YOUR OBJECTIVE
Check each line of the listing below for the string "Vietnam", then copy every line that has it.

RECORDS SUPPLIED

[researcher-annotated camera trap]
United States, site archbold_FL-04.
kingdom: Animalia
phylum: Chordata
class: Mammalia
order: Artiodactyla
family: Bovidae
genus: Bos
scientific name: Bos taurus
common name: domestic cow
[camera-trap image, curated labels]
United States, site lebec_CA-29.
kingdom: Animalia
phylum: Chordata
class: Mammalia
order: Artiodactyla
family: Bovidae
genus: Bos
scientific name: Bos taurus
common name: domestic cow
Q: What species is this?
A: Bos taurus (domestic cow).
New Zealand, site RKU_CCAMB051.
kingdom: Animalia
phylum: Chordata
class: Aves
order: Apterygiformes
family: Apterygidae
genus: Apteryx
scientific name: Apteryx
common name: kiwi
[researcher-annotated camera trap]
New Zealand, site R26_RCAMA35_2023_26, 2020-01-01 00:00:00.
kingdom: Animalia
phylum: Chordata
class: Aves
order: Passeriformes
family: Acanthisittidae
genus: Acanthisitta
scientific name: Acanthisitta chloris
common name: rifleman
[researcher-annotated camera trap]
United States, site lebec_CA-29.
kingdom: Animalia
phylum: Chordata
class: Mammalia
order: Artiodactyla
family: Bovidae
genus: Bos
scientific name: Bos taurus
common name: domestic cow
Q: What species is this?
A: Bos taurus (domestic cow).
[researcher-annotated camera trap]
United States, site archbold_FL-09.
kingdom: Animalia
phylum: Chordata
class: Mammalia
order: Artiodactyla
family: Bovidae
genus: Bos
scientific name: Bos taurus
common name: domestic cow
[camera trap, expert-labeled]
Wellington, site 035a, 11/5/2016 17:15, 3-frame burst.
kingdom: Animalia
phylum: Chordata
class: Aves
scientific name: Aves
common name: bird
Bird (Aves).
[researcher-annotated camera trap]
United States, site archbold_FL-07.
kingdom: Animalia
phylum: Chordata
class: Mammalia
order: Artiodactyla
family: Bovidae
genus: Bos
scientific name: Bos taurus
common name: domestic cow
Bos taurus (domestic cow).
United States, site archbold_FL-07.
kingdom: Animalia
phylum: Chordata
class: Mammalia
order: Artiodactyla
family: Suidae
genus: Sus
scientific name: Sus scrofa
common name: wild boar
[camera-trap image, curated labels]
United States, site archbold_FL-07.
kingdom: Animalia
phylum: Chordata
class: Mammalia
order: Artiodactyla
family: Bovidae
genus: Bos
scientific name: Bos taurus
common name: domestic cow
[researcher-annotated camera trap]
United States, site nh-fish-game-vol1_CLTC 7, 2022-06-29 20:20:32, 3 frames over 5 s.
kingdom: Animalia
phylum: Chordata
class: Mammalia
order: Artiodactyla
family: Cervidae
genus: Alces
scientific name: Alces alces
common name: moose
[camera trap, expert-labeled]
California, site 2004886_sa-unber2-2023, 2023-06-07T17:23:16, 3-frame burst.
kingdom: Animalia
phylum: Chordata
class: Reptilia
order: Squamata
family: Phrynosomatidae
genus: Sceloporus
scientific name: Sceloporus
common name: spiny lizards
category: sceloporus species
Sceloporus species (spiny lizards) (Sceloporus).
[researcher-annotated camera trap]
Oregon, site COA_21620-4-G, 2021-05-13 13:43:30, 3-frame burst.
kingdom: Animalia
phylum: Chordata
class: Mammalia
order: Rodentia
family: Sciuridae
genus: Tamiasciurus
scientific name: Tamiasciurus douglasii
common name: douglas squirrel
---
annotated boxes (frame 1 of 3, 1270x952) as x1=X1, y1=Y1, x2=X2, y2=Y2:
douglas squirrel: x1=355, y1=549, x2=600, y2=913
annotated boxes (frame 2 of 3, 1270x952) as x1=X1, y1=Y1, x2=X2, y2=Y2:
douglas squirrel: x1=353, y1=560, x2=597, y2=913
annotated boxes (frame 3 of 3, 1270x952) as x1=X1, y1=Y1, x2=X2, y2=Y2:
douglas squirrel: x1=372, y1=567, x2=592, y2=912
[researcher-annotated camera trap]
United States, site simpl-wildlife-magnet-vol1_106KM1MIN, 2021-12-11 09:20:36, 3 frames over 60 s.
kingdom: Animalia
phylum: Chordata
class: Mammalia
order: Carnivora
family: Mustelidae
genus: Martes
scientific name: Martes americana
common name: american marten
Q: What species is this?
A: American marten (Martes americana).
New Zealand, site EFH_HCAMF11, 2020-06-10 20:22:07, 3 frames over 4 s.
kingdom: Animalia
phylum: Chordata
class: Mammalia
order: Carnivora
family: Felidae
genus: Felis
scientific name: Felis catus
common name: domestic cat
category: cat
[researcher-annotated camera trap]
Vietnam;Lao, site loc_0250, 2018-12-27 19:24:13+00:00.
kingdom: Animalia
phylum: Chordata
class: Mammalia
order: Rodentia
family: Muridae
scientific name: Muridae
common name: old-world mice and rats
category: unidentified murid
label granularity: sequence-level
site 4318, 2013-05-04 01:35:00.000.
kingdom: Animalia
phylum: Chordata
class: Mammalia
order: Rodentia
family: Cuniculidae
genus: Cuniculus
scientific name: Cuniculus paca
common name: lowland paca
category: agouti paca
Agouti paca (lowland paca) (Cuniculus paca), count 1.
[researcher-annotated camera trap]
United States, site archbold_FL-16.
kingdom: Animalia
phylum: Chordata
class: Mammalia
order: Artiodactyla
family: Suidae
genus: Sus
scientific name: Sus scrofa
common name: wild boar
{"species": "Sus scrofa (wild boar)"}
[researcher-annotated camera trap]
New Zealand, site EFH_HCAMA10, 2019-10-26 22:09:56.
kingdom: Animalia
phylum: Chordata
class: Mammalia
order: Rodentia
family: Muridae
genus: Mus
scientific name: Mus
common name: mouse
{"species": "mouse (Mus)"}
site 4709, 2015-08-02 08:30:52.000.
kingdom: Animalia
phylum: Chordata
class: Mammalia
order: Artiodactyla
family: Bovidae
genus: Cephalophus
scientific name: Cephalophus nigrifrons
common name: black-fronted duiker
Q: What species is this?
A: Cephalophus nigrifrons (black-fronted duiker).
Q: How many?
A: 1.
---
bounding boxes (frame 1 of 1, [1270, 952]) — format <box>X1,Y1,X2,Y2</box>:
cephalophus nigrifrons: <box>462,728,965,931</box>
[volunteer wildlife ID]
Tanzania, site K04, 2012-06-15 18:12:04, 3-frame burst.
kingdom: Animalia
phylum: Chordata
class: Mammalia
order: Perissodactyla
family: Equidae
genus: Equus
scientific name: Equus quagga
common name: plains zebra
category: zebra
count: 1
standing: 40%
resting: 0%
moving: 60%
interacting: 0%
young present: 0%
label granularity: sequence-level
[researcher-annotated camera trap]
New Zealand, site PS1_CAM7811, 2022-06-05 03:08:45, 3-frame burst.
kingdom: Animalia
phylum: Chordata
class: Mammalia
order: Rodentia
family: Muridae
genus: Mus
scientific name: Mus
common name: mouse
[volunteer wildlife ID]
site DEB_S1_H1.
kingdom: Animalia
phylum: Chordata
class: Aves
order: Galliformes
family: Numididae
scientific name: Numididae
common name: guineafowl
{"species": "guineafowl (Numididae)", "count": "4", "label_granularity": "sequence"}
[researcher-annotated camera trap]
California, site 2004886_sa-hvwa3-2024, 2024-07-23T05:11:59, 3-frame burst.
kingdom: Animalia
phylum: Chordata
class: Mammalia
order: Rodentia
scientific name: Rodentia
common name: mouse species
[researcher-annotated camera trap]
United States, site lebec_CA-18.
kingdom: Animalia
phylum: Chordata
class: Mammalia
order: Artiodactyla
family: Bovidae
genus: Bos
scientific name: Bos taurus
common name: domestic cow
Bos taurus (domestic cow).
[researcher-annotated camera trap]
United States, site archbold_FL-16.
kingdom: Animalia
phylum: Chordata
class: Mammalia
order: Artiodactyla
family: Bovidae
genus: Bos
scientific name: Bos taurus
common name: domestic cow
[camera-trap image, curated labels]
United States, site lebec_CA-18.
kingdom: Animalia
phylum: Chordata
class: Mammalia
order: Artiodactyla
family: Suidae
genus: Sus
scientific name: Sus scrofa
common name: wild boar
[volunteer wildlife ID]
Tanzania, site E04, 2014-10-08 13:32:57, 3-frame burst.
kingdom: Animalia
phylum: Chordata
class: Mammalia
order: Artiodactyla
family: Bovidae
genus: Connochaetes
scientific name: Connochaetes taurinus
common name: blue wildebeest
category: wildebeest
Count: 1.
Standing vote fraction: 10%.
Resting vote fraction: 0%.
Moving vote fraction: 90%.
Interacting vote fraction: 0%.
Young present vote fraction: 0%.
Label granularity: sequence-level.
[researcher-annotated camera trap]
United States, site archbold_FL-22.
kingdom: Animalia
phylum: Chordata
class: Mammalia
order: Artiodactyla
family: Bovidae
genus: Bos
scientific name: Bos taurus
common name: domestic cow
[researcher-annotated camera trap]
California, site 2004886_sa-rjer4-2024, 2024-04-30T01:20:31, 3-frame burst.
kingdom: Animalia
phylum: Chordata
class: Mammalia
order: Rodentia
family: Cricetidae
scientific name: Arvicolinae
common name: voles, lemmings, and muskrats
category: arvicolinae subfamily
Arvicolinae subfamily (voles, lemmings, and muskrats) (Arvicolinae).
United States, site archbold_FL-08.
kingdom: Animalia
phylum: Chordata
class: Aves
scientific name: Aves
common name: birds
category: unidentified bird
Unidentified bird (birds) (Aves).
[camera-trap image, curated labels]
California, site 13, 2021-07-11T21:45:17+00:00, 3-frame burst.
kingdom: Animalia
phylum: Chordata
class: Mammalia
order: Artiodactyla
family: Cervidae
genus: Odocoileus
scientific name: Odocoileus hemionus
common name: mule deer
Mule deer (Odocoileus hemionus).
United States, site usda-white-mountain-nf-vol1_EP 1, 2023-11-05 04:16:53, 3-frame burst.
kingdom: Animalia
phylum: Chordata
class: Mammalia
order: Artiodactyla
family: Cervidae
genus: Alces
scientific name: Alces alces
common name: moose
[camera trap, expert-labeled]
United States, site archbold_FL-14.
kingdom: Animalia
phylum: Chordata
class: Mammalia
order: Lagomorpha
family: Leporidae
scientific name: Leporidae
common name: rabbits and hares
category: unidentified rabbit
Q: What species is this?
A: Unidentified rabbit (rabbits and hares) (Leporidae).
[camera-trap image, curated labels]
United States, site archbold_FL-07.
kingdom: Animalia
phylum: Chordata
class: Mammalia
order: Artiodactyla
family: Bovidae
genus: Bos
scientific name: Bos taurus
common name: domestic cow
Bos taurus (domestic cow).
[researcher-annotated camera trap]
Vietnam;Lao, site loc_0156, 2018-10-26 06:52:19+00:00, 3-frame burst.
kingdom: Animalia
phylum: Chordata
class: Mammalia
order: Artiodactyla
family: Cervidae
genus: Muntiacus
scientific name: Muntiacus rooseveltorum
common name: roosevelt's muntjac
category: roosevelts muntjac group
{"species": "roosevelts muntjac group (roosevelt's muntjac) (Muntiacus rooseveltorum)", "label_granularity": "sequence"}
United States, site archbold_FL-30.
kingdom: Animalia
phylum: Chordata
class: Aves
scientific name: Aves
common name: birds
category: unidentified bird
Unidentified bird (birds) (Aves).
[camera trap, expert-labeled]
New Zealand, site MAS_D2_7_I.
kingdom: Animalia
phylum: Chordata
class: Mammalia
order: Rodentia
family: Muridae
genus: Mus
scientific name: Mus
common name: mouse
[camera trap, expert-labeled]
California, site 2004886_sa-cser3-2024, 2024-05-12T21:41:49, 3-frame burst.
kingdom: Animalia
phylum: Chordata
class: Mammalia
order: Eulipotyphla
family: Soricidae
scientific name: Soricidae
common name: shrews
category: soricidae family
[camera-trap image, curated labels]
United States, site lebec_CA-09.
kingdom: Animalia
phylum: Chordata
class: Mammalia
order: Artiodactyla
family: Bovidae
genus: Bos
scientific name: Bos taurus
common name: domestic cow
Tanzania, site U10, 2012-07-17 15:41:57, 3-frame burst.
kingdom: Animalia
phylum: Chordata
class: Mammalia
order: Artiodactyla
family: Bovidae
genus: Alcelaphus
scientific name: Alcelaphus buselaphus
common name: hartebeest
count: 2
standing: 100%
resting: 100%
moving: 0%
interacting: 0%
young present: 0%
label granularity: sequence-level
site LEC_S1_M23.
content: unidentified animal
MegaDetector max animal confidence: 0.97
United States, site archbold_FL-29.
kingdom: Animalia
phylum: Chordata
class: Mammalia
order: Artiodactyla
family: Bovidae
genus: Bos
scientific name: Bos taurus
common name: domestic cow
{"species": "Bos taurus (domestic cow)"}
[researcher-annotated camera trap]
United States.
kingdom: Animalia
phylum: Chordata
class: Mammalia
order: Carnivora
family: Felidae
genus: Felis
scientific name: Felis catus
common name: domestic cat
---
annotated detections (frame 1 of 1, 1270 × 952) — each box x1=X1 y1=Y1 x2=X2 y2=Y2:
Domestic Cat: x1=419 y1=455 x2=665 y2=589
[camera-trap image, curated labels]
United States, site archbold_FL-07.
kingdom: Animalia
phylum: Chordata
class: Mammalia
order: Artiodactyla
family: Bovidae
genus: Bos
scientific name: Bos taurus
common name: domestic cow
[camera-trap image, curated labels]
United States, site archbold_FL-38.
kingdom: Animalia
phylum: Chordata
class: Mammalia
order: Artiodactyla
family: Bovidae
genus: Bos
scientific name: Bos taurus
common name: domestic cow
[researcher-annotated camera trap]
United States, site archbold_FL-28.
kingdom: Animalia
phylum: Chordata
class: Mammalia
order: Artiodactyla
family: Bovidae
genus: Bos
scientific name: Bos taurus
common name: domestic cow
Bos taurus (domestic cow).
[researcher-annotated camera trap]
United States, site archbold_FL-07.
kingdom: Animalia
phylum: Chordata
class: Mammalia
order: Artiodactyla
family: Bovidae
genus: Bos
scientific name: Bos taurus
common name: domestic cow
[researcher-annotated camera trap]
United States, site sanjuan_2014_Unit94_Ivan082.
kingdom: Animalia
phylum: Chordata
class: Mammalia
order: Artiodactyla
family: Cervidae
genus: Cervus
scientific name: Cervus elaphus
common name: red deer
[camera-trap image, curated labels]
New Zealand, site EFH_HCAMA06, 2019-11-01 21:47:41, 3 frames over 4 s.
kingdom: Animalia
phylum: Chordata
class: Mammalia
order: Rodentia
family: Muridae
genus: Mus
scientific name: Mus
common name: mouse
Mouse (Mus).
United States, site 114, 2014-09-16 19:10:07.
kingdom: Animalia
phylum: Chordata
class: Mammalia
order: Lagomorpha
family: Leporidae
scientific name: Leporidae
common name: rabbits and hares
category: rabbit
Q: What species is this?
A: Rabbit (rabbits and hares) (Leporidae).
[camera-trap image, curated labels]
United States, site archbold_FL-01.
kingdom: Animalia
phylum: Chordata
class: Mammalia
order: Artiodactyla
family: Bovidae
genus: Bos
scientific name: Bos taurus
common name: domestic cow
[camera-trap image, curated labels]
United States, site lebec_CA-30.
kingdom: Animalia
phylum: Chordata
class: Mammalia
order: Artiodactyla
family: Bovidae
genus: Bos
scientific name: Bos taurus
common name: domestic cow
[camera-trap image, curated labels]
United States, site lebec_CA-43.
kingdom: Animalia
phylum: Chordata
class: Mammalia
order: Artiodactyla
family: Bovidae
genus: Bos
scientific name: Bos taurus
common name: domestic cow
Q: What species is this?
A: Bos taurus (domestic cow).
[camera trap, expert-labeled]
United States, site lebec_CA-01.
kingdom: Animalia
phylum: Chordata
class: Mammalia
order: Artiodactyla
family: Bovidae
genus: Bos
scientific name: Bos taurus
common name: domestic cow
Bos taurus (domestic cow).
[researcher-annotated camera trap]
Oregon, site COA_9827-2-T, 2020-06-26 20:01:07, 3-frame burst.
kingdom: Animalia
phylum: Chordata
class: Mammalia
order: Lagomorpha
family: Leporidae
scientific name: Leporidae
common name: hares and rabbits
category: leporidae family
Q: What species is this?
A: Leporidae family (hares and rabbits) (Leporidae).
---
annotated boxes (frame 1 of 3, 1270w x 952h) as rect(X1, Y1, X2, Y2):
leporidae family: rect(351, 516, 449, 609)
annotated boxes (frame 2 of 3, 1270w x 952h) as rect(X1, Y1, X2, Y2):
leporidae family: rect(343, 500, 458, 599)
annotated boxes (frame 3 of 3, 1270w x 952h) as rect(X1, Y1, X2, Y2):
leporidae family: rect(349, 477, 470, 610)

RESPONSE
Vietnam;Lao, site loc_0250, 2018-12-27 19:24:13+00:00.
Vietnam;Lao, site loc_0156, 2018-10-26 06:52:19+00:00, 3-frame burst.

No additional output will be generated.